A menos de cem quilómetros, outra criança da mesma idade vivia escondida, ocupando os dias na escrita afincada de um diário que conheceu o Mundo, mas ela não. Em 1968, no auge da sua carreira, Audrey foi convidada para protagonizar Anne Frank e recusou. Sentia demasiada proximidade com uma realidade que ela queria que permanecesse no passado. Talvez sofresse da síndrome do sobrevivente, Audrey escapou aos terrores da guerra, Anne não. A guerra não a apanhara no passado. Ao longo de toda a sua vida, fez questão que não a apanhasse no presente.
Quando foi descoberta pela máquina de sonhos de Hollywood, nunca se deixou deslumbrar. O seu filho Dotti conta que só durante a adolescência se apercebeu que a mãe era uma estrela quando por acaso encontrou bobines dos filmes no sótão. Comoveu-se com as personagens ingénuas e alegres, cheias de brilho e de graça. A mãe não lhe contava histórias de Hollywood. Em vez disso, relatava-lhe os episódios da sua infância, para que ele nunca esquecesse que um dia a vida pode mudar, e lia-lhe o diário de Anne com lágrimas nos olhos.

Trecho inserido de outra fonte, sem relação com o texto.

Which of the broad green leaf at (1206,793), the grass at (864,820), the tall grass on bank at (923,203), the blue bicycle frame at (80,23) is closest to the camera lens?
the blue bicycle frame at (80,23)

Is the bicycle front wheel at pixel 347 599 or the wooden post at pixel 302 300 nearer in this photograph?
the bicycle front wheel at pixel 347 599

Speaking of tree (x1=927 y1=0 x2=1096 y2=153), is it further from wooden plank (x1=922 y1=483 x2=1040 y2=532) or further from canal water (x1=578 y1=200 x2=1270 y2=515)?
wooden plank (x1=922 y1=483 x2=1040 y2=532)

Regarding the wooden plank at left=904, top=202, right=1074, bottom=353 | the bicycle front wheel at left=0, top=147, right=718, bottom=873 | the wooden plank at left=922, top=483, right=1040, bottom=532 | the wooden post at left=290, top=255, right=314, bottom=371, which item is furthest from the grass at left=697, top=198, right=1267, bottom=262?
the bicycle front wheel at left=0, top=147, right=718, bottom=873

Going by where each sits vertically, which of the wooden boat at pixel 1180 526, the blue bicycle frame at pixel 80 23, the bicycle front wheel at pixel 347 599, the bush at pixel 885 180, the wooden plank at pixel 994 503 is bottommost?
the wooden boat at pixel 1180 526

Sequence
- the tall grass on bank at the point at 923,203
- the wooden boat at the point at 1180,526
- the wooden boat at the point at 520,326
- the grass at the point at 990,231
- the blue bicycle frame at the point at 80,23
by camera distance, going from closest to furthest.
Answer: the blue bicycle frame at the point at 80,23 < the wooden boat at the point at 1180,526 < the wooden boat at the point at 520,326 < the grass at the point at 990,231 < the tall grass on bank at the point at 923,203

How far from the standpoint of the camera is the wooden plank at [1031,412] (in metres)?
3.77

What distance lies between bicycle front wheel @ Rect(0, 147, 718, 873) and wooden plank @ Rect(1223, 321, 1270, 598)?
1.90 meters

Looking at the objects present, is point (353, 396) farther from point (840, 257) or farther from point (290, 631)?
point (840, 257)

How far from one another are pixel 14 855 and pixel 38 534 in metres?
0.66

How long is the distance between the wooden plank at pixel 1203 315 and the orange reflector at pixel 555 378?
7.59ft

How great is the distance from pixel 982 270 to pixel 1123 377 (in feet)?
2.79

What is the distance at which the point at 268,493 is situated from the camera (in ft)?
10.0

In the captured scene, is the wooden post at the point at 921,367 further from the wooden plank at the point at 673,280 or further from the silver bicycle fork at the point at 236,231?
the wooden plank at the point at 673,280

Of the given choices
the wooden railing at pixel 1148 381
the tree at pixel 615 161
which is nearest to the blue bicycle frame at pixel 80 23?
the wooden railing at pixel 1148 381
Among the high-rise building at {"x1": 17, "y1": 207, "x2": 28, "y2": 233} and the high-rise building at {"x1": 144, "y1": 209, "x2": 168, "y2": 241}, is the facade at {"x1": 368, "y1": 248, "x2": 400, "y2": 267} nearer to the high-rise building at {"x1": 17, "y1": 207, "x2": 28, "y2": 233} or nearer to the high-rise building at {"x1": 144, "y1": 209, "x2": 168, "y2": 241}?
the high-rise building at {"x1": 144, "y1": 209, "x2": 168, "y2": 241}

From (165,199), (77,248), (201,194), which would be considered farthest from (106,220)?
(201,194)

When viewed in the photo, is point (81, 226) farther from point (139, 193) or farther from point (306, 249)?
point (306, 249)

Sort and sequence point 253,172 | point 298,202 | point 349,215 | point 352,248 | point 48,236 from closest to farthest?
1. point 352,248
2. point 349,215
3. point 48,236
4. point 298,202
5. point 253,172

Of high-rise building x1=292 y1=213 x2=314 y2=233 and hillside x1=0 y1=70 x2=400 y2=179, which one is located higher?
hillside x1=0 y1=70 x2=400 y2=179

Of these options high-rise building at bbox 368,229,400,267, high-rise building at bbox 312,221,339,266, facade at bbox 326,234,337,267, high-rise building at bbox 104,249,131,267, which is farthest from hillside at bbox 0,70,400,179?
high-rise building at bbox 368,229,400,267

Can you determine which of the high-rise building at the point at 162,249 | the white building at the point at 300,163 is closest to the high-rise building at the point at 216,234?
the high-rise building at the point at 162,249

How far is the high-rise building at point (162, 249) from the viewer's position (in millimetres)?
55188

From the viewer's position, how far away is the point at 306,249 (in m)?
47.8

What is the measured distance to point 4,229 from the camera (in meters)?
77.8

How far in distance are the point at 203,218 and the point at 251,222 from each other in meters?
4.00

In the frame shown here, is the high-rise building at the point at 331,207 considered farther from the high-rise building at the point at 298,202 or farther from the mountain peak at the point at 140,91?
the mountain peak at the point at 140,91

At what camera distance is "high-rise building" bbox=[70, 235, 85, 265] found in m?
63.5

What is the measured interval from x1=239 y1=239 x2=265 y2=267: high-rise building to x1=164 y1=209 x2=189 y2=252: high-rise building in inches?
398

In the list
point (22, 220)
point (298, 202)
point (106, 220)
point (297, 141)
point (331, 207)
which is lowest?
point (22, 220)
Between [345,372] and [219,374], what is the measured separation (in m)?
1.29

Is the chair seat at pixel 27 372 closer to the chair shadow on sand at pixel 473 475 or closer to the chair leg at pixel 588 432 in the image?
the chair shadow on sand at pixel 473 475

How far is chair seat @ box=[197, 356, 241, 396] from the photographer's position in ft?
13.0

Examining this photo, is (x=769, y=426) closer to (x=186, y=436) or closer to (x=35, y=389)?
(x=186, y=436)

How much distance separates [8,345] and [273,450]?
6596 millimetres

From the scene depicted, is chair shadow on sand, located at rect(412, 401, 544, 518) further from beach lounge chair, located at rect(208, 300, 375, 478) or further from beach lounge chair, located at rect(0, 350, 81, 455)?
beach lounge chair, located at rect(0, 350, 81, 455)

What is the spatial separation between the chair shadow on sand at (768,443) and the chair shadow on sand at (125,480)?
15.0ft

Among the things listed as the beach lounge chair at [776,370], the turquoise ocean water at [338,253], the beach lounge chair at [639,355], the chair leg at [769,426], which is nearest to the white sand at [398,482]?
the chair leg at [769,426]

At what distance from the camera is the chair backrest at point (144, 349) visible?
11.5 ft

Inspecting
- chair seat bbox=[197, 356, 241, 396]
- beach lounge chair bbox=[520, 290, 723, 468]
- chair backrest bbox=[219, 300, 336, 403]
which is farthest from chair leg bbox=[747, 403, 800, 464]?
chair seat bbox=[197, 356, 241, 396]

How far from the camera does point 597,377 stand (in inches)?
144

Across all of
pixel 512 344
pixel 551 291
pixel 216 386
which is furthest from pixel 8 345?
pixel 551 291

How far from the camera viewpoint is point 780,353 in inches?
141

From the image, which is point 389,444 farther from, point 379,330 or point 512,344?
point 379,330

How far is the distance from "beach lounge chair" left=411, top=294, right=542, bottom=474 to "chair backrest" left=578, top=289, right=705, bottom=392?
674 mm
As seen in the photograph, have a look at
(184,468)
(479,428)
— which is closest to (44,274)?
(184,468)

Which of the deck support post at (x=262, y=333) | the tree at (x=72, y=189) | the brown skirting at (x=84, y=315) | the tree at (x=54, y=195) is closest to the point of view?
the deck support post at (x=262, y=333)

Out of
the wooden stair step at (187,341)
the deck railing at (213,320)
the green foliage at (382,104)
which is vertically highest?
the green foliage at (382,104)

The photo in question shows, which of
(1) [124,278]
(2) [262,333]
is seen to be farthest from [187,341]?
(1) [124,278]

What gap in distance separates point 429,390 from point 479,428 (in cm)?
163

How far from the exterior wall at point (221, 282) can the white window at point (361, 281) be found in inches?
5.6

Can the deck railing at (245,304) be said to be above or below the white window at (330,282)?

Durante os cinco longos anos da ocupação nazi, viu uma criança ser arrancada à mãe por soldados e atirada a uma fogueira, assistiu a fuzilamentos sumários, caminhou ao lado de corpos despedaçados nas ruas, perdeu um tio às mãos do inimigo. E, no entanto, sempre que a vemos em filmes, a ouvimos em entrevistas, ou a discursar numa cerimónia dos Oscars, é tudo luz, alegria, doçura e paz. Nos últimos anos de vida, foi Embaixadora da Boa Vontade da Unicef, numa época em que ainda não era moda entre as estrelas dar a cara por causas humanitárias. Apenas a princesa Diana conseguiu suplantá-la mediaticamente, décadas mais tarde, quando pegou na mão de um doente de SIDA num tempo em que não estava estudado o grau de contágio do HIV.
Gostava de não escrever sobre a guerra, mas é quase impossível, quando, a cada segundo que passa, há mais uma criança refugiada. Gostava de não escrever sobre e guerra, mas existem planos na esfera de Putin para a Ucrânia semelhantes aos de Hitler. Paralelamente, assistimos a histórias de horror que revelam o pior do ser humano: mulheres traficadas e violadas, crianças desaparecidas, seres indefesos que vão render dinheiro para a prostituição, a venda de órgãos e a escravatura.
Quando o conflito terminar, a Europa não terá mãos a medir para contar os filhos da guerra.